**Written exercise**: Rewrite the rows from the line with "Of the items" to the line with "point 335,271 →", replacing "placed" with "arranged" and leaving everything else unchanged.

>> start Data in this exercise

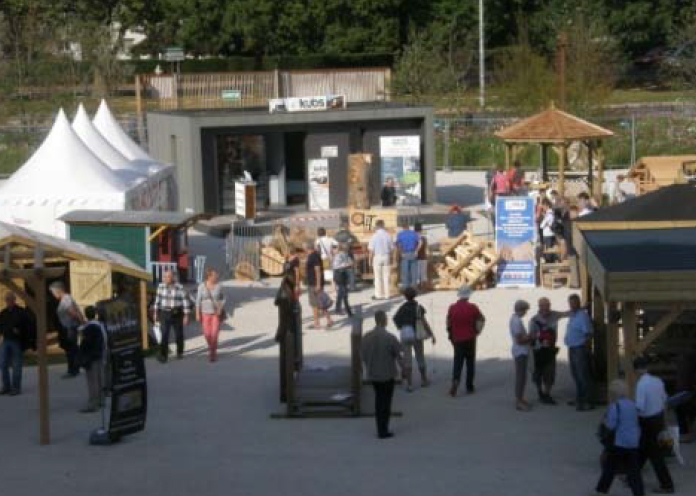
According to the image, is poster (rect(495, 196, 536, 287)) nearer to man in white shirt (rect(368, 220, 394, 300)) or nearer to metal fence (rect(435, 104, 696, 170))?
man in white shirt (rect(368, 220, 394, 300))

>> end Data in this exercise
>> start Data in this exercise

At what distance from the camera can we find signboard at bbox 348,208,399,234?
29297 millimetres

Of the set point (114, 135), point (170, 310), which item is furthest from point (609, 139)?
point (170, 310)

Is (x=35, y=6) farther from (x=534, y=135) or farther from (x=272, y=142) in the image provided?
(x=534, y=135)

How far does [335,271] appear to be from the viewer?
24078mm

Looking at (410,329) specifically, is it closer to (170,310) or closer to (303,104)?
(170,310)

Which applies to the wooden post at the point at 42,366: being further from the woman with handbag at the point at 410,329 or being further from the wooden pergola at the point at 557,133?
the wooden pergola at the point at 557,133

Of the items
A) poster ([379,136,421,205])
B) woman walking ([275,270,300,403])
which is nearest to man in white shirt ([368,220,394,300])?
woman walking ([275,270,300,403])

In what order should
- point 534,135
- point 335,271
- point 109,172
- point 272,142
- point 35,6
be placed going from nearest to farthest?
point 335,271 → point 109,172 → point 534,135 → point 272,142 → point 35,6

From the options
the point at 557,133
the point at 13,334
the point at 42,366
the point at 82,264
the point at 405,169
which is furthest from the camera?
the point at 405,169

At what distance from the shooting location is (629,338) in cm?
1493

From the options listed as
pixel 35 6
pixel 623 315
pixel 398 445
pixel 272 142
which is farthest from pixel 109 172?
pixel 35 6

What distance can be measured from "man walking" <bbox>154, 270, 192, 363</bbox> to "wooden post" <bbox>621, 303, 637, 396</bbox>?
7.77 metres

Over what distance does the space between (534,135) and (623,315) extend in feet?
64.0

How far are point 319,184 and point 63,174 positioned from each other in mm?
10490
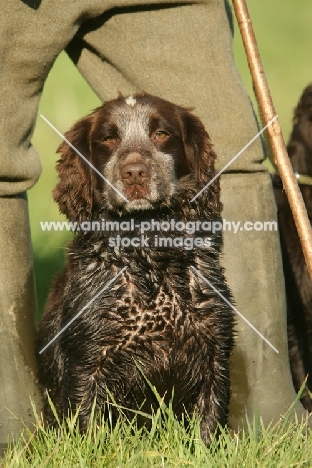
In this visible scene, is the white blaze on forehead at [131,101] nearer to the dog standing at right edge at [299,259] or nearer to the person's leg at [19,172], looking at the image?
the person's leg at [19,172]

>> end Data in this exercise

**Final answer**:
Of the items
A) poster ([379,136,421,205])
B) woman walking ([275,270,300,403])
which is nearest to man in white shirt ([368,220,394,300])?
woman walking ([275,270,300,403])

In what order should
- point 534,135
- point 335,271
- point 109,172
- point 272,142
- point 35,6
be arranged going from nearest to farthest?
point 335,271 → point 109,172 → point 534,135 → point 272,142 → point 35,6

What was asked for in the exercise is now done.